The same argument is advanced by cycling advocates around the world to resist the implementation of mandatory helmet laws. One organization, the Bicycle Helmet Research Foundation, is committed to debunking studies that support helmet use, including the ones cited above. To judge from CycleHelmets.org, the foundation’s members are cycling’s truthers: they’ve never read a study that wasn’t rife with flawed methodology or hidden bias.

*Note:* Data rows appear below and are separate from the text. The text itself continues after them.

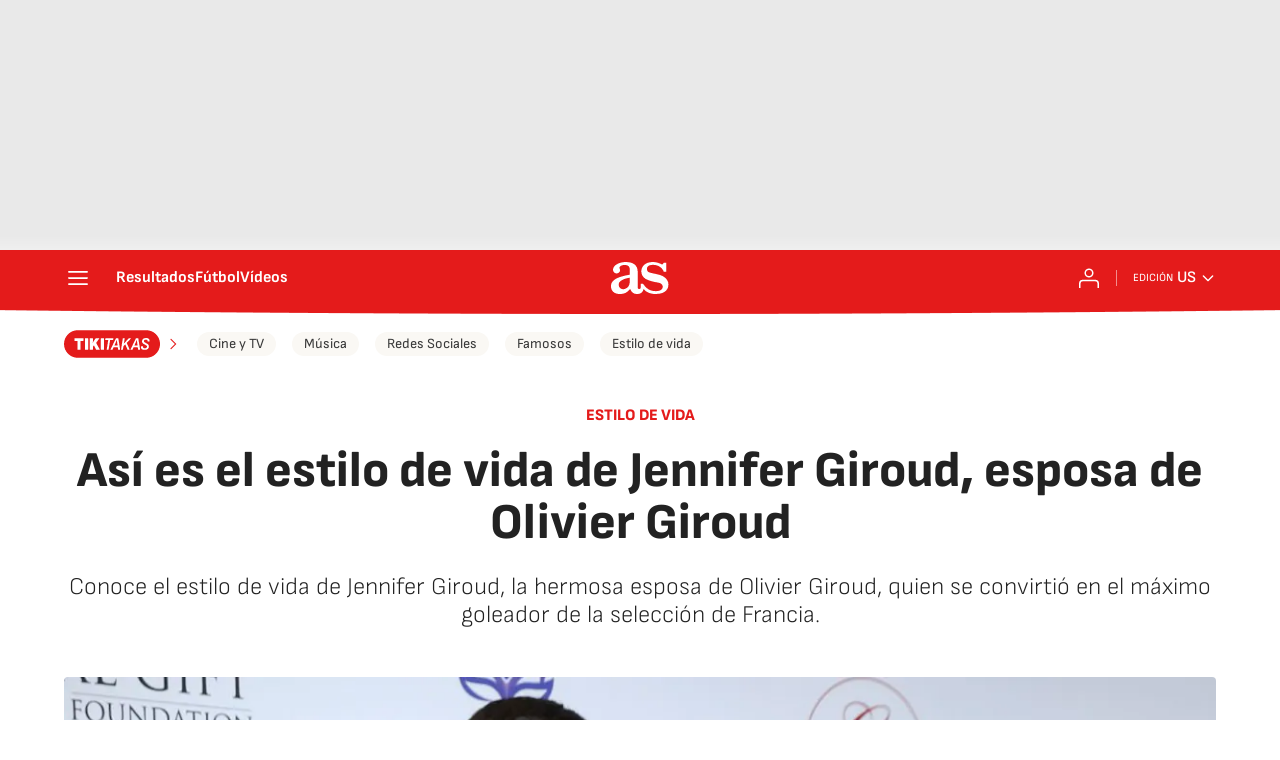

--- FILE ---
content_type: application/x-javascript;charset=utf-8
request_url: https://smetrics.as.com/id?d_visid_ver=5.4.0&d_fieldgroup=A&mcorgid=2387401053DB208C0A490D4C%40AdobeOrg&mid=42333207679613980425134538934876877723&ts=1769306233344
body_size: -36
content:
{"mid":"42333207679613980425134538934876877723"}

In the 1970s, opponents of mandatory seat belt laws also invoked revisionist science to back up their argument. Today, anyone who insisted upon their right to drive without buckling up would be branded a fool. Likewise, it’s hard to divine how any cyclist, when confronted with the coroner’s findings, could ignore them in favour of some 20-year-old bicycle research from New South Wales. But that’s essentially what some of the bike advocates on the coroner’s expert panel did. Their argument tries to change the subject, turning a traffic safety issue into a public health issue. This is not ParticipAction; it’s about making cycling trips as safe as possible.
An awful lot has changed in the last 20 years—in Ontario and New South Wales and everywhere else in the world. Urban grids are crowded like never before, and Toronto is the perfect example. We’ve had a condo boom—not just downtown, but across the amalgamated city. The transit system is overflowing, and pedestrians flood the streets. And even though there’s no more road space downtown today than there was 20 years ago, vehicular traffic has gone up dramatically. The city’s own figures show that traffic in the core during the morning rush hour has risen by more than 20 per cent, from roughly 150,000 vehicles in 1991 to more than 183,000 in 2006.
This is a lot to contend with no matter how you travel, but it’s hardest on cyclists, who suffer a dreadful lack of dedicated cycling infrastructure. (The coroner, to the applause of his expert panel, also recommended more and better cycling networks.) You’d think that the perception of crowded, unsafe, road-ragey streets would deter people from cycling. Yet through all of these changes, an increasing number of Torontonians are hopping on two wheels.
The 2006 census showed a record 24,000 Torontonians commuting to work by bike. (The 2011 census hasn’t yet been crunched for cycling data, but it will almost certainly show another record rise.) Those numbers are increasing not in spite of a crowded grid, but because of it. Slim, quick and nimble, bikes have become the best and cheapest way to beat congestion. It’s nice to know that cycling makes people healthier and reduces their carbon footprint—but those are merely fringe benefits. The main reason for riding to work is to save time and money.
I’m convinced that if Ontario enacted a helmet law it would not result in a decline in cycling activity. More and more people are making the choice: they’d rather bike to work in 10 minutes than simmer in gridlock for half an hour, and they’re not about to get back behind the wheel just because they have to wear a lid. I would love to put this hypothesis to the test. So would the coroner’s office, which recommended that any mandatory helmet law be followed up with a comprehensive study.
In the end, however, the case for mandatory helmets is best made not through aggregate data, but trip by trip. If you ask yourself, before every ride, whether or not you’d be better off wearing a helmet, the answer is inevitably yes. Wendy Trusler was two months away from her wedding day when she was hit by that streetcar. Before she left the house, her fiancé, Cam Taylor, reminded her to wear her helmet. When she awoke in hospital that evening her first words to Taylor were, “I’m so sorry.” His reply: “We’ve got nothing but time.” Eight weeks later they were wed, and she danced the night away.